Copyright ©1997 by Ken Rattenne

Western Pacific's SJT/AFP
by Ken Rattenne


It's 1975 and Gerald Ford is President.of the United States, Disco is king and gas considered expensive. It's also a time when Eastern railroads are emerging from the financial chaos of the 1960s and Western roads still untouched by the merger mania that would eventually prevail some 20 years later. 

In California, the F-unit, that colorful  icon of streamliners and simpler times, was all but extinct.from the rails of the Golden State. Only two pockets of "resistance" could be found, both in Northern California: Amtrak, which was running a small fleet of ex-Southern Pacific FP7As on the Oakland-Bakersfield San Joaquin, and the Western Pacific, which still rostered six freight Fs used in mostly a captive service hauling a pair of trains between Stockton and Milpitas-San Jose twice a day, six days a week! 

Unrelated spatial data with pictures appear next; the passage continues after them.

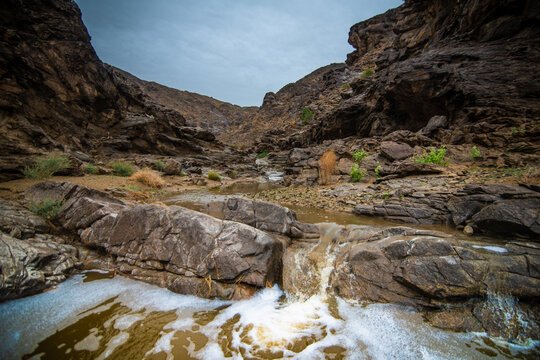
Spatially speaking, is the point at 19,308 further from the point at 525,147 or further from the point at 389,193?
the point at 525,147

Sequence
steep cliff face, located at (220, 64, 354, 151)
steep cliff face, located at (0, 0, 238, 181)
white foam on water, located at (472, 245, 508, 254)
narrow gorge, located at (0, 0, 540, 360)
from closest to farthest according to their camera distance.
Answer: narrow gorge, located at (0, 0, 540, 360), white foam on water, located at (472, 245, 508, 254), steep cliff face, located at (0, 0, 238, 181), steep cliff face, located at (220, 64, 354, 151)

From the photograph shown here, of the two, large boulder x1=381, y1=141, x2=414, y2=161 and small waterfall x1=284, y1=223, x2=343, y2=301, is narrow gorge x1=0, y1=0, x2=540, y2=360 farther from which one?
large boulder x1=381, y1=141, x2=414, y2=161

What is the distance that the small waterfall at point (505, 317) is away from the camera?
2.28 m

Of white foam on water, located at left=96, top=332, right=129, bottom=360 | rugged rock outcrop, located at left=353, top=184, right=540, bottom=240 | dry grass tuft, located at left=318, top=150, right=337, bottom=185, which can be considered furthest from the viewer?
dry grass tuft, located at left=318, top=150, right=337, bottom=185

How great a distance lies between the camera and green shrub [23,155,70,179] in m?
6.56

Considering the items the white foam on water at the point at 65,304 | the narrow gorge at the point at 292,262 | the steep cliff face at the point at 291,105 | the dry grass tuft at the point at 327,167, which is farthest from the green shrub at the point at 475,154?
the steep cliff face at the point at 291,105

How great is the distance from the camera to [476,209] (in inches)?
178

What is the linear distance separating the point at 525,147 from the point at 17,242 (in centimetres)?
1539

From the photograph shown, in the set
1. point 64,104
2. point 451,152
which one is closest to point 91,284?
point 451,152

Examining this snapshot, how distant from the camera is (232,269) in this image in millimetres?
3283

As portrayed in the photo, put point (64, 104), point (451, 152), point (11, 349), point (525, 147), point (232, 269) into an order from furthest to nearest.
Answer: point (64, 104)
point (451, 152)
point (525, 147)
point (232, 269)
point (11, 349)

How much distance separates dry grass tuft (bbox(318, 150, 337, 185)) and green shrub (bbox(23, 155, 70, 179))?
39.9 ft

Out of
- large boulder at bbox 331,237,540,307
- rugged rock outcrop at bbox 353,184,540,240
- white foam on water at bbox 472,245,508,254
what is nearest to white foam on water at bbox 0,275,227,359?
large boulder at bbox 331,237,540,307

In that year of 1975 WP's six Fs were well-known to Railfans throughout the state, even though two of them were stored out of service on the Stockton Roundhouse whisker tracks (never to run again). And so were the trains they pulled. The morning run was carded as the APF/SJM and the afternoon run the SJT/SJP. 

The trains were as close to regularly scheduled freights as one could get. Because the morning run was accomplished mostly in the pre-dawn hours, Railfans focused on the afternoon train, the SJT. Fans could count on the train departing Stockton at 1:00pm (or thereabouts) allowing them to place themselves anywhere on the WP main and predict when their F-united train would show up. 

In the photo above, the returning SJP is sitting on the Milpitas departure lead waiting for a highball from the Sacramento Dispatcher. In the lead is GP9 727, pinch-hitting for F 9--, which was out for its monthly inspection. In the background can be seen the Ford Motor Company logo, which marked Ford's Milpitas Assembly Plant, WP's best shipper; and to the left of the 727, nothing but empty green fields. Today, Union Pacific's Milpitas Yard is surrounded by industrial parks and pavement. 

Still in the future is the near loss of three of the final four Fs in 1977, due to   fire and a grade crossing accident.  And their their resurrection through a surprise rebuild in 1978. In fact, all four units pictured here made it into the 1980s and merger with the Union Pacific. All four F-units are now consigned to museums, while GP9 727 holds the distinction of being the only WP Geep to be donated to a city; it now resides in the city of Elko Nevada, on display downtown where once WP's and SP's paired track once lay.

For railfans, those were indeed exciting times!